EXERCISE TEXT:

====

ABSTRACT
The upper respiratory tract is colonized by a diverse array of commensal bacteria that harbor potential pathogens, such as
Streptococcus pneumoniae
. As long as the local microbial ecosystem—also called “microbiome”—is in balance, these potentially pathogenic bacterial residents cause no harm to the host. However, similar to macrobiological ecosystems, when the bacterial community structure gets perturbed, potential pathogens can overtake the niche and cause mild to severe infections. Recent studies using next-generation sequencing show that
S. pneumoniae
, as well as other potential pathogens, might be kept at bay by certain commensal bacteria, including
Corynebacterium
and
Dolosigranulum
spp. Bomar and colleagues are the first to explore a specific biological mechanism contributing to the antagonistic interaction between
Corynebacterium accolens
and
S. pneumoniae
in vitro [L. Bomar, S. D. Brugger, B. H. Yost, S. S. Davies, K. P. Lemon, mBio 7(1):e01725-15, 2016, doi:10.1128/mBio.01725-15]. The authors comprehensively show that
C. accolens
is capable of hydrolyzing host triacylglycerols into free fatty acids, which display antipneumococcal properties, suggesting that these bacteria might contribute to the containment of pneumococcus. This work exemplifies how molecular epidemiological findings can lay the foundation for mechanistic studies to elucidate the host-microbe and microbial interspecies interactions underlying the bacterial community structure. Next, translation of these results to an
in vivo
setting seems necessary to unveil the magnitude and importance of the observed effect in its natural, polymicrobial setting.

====

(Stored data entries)
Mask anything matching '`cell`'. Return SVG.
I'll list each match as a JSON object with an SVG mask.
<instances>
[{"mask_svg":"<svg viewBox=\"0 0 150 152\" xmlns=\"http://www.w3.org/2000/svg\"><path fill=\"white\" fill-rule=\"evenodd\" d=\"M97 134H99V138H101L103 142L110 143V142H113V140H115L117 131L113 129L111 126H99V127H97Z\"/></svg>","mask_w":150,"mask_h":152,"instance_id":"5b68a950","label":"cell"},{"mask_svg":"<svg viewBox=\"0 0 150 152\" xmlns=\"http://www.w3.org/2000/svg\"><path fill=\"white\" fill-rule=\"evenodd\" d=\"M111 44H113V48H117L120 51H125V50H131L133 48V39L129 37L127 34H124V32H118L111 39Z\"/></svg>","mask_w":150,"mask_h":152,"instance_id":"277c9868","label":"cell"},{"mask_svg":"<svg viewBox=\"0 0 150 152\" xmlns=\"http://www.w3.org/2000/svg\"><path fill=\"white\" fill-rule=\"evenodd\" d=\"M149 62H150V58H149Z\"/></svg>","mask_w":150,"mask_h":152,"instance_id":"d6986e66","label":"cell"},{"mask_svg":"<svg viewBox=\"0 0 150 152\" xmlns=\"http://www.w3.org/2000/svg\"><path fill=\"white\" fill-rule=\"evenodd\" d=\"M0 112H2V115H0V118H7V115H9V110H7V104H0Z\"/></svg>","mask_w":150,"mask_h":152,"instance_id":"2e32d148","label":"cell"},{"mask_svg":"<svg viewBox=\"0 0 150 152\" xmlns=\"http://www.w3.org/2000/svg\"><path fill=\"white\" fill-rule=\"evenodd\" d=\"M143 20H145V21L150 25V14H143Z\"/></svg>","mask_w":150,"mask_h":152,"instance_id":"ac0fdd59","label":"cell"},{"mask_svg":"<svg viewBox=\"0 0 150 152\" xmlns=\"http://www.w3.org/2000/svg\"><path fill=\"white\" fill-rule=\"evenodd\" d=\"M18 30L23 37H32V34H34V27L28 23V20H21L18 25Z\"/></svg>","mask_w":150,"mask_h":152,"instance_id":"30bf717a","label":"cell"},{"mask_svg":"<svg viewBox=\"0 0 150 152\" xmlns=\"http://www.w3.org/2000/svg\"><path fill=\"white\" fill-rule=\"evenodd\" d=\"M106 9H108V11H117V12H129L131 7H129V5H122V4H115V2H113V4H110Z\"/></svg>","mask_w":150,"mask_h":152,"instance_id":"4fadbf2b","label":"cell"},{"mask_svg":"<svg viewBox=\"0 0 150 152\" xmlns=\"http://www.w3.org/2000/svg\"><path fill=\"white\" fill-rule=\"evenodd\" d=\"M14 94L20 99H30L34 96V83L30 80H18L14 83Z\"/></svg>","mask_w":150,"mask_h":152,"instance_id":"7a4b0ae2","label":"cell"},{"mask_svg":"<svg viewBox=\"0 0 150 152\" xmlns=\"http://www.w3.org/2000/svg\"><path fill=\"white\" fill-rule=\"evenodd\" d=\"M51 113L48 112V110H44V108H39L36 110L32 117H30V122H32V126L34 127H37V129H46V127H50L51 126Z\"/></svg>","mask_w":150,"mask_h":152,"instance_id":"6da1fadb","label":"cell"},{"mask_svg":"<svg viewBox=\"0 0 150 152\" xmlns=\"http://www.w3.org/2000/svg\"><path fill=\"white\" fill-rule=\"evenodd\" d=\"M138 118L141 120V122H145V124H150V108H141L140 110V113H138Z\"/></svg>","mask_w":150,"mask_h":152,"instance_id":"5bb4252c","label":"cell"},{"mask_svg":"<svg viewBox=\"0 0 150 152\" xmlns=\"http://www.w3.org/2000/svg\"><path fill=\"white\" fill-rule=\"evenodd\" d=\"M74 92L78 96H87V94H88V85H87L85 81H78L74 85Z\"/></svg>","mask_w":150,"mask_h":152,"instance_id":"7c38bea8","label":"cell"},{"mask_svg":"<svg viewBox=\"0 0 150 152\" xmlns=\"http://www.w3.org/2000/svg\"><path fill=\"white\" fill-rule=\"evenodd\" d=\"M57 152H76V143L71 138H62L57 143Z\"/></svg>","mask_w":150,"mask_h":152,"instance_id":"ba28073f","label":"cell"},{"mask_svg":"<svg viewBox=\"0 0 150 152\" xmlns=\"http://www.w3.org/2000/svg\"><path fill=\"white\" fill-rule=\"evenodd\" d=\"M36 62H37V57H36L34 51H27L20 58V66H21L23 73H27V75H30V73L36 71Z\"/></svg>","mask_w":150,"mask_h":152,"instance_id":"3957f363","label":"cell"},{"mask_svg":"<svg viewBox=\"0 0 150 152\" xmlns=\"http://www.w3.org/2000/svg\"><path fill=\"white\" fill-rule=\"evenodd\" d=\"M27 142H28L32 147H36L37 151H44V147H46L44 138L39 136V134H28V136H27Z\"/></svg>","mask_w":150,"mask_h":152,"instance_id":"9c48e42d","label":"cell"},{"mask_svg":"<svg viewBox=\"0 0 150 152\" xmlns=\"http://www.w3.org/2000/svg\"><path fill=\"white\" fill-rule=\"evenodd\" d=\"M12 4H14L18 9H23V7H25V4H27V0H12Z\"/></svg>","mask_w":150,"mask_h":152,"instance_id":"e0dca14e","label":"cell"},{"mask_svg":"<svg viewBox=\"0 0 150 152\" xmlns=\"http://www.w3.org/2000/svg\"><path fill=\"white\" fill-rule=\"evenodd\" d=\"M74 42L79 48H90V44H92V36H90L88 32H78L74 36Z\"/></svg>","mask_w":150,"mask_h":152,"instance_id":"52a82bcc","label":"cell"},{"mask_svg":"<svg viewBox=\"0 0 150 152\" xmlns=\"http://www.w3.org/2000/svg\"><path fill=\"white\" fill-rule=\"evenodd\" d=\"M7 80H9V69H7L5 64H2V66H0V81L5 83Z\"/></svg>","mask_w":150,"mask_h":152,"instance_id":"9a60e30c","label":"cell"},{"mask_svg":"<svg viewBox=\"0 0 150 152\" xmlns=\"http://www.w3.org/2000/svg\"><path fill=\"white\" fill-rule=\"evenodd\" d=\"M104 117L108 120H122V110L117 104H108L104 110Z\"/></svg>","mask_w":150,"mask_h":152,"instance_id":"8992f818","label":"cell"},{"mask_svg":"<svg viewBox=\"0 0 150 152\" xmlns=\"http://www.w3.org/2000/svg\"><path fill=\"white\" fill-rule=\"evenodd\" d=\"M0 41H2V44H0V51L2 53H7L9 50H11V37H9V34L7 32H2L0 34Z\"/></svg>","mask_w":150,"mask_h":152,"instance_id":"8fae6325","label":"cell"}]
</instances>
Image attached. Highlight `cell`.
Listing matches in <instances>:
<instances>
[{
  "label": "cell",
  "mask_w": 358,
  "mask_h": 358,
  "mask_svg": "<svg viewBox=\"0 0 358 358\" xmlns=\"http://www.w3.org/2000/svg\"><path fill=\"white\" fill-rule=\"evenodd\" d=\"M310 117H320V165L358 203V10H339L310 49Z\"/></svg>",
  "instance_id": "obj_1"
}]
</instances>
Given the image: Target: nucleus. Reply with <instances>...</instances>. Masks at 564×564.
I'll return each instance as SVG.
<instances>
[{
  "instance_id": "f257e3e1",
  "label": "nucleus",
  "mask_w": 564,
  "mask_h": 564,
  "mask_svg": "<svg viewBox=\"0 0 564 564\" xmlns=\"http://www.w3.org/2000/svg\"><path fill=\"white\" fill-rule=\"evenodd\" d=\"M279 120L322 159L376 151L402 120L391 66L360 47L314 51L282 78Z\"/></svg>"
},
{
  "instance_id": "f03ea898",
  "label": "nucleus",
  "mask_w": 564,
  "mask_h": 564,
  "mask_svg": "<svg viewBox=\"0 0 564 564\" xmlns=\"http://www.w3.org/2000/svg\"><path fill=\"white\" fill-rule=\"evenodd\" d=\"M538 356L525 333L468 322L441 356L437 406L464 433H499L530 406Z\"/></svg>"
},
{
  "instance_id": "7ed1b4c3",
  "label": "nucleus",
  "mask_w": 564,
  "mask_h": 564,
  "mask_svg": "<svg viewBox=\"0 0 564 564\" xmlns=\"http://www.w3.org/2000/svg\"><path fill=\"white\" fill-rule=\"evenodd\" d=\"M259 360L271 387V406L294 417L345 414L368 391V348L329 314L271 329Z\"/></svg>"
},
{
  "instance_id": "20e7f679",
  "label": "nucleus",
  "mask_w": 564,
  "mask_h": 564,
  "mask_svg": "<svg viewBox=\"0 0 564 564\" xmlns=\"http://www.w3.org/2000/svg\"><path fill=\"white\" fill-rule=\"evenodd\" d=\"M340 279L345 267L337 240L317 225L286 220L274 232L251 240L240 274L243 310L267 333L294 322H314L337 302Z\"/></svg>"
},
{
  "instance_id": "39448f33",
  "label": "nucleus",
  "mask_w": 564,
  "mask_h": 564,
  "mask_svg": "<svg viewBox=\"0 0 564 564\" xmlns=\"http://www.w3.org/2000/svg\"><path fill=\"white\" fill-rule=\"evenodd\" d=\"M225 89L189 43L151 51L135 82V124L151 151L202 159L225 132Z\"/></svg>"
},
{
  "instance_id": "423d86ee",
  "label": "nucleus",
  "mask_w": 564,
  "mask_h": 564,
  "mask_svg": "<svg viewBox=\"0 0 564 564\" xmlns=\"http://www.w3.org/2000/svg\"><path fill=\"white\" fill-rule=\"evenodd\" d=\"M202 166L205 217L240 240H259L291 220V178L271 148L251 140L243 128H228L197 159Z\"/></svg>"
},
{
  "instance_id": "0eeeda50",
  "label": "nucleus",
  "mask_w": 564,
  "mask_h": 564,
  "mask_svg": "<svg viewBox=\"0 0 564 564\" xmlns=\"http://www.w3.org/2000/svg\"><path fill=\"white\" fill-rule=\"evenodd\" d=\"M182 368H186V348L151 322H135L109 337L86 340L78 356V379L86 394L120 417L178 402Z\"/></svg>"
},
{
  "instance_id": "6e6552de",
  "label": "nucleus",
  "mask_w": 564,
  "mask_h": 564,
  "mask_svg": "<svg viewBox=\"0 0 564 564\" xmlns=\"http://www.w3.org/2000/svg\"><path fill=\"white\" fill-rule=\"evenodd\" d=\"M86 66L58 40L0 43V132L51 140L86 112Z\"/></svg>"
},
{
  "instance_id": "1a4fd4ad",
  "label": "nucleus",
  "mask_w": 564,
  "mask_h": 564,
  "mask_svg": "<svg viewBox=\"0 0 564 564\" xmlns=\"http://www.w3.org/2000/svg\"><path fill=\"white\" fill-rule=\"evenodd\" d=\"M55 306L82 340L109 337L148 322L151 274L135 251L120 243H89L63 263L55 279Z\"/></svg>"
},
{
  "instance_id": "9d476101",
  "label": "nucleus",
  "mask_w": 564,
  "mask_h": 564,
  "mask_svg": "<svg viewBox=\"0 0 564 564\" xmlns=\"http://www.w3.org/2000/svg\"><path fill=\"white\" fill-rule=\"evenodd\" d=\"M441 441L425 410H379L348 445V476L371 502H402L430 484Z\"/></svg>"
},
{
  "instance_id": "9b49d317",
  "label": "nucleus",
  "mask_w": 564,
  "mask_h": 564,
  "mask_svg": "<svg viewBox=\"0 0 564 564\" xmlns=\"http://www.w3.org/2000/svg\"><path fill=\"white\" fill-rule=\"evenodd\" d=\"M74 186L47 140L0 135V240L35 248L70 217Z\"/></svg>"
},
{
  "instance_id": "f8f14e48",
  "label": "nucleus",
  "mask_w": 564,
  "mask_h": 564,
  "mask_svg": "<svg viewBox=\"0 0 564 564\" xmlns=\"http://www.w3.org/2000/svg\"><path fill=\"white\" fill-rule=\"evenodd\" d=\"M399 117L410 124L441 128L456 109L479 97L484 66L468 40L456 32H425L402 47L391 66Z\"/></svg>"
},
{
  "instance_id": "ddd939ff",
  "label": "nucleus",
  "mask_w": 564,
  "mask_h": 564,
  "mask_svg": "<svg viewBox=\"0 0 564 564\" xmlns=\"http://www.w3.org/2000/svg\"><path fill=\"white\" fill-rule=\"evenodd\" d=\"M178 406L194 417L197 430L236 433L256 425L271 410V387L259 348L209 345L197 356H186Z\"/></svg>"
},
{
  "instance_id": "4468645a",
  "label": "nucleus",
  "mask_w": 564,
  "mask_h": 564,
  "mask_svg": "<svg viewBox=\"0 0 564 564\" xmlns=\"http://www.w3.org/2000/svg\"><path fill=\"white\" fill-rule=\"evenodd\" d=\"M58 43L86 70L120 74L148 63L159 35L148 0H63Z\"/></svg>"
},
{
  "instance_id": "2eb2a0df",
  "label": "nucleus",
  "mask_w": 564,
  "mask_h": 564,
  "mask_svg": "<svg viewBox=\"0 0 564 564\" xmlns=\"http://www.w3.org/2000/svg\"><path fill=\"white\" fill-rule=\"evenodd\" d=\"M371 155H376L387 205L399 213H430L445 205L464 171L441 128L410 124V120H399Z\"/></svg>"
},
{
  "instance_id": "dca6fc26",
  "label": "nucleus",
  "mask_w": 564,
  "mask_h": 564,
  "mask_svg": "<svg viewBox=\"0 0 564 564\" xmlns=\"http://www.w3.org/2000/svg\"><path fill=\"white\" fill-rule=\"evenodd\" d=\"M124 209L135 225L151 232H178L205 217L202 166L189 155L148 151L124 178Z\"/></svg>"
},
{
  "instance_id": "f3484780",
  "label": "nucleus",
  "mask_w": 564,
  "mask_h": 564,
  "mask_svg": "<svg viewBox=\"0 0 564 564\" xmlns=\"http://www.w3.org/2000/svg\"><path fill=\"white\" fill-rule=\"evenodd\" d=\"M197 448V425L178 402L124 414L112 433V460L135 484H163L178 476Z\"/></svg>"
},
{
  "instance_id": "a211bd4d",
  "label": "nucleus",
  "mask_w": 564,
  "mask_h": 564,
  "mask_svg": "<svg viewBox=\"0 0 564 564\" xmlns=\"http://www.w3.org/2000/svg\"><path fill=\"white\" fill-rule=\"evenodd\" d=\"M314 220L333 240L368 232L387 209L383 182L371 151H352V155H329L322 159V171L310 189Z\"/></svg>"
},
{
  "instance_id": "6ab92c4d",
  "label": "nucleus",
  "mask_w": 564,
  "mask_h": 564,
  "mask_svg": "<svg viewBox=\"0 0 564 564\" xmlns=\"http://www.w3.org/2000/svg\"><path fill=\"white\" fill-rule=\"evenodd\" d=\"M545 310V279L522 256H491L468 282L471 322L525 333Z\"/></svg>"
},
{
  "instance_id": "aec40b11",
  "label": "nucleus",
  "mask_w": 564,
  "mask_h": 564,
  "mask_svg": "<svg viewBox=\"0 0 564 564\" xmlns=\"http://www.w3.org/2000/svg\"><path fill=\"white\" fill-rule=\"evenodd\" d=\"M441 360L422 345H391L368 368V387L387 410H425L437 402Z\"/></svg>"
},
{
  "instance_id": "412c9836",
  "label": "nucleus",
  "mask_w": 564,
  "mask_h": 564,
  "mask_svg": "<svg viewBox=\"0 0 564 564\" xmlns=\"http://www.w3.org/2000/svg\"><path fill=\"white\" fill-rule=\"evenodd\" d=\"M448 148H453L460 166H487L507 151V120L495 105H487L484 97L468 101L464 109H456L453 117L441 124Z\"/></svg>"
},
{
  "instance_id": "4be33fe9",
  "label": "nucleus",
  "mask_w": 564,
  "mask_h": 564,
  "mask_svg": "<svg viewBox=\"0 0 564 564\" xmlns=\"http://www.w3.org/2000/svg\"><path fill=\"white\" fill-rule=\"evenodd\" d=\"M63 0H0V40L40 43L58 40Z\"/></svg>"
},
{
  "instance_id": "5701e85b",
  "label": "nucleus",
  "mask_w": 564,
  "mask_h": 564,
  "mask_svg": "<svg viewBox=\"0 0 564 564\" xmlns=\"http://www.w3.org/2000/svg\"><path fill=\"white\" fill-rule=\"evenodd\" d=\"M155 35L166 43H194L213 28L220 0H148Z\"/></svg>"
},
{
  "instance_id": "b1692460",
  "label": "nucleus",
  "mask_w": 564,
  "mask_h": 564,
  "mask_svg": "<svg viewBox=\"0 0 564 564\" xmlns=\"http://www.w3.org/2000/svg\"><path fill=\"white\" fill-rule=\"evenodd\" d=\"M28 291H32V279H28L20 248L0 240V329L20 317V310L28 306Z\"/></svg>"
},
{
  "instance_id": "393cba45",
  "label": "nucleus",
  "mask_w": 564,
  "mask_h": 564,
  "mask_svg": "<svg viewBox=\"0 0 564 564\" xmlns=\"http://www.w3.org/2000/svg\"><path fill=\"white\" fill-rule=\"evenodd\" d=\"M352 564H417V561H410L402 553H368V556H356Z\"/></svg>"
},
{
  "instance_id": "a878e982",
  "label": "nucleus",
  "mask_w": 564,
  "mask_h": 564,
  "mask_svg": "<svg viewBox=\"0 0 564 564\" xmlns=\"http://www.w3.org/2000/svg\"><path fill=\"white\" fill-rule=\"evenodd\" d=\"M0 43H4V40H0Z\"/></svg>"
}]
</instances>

====

COMPLETE THE FOLLOWING:
1. Please summarize the abstract in two sentences.
2. List every author of the mBio study cited in the abstract.

EXPECTED RESULTS:
1. The upper respiratory tract is colonized by commensal bacteria that include potential pathogens such as Streptococcus pneumoniae, which cause no harm while the microbiome is in balance but can cause infections when the community structure is perturbed, and certain commensals such as Corynebacterium and Dolosigranulum spp. might keep them at bay. Bomar and colleagues showed in vitro that Corynebacterium accolens hydrolyzes host triacylglycerols into free fatty acids with antipneumococcal properties, and translating these results to an in vivo setting seems necessary to unveil the importance of the effect.

2.
L. Bomar
S. D. Brugger
B. H. Yost
S. S. Davies
K. P. Lemon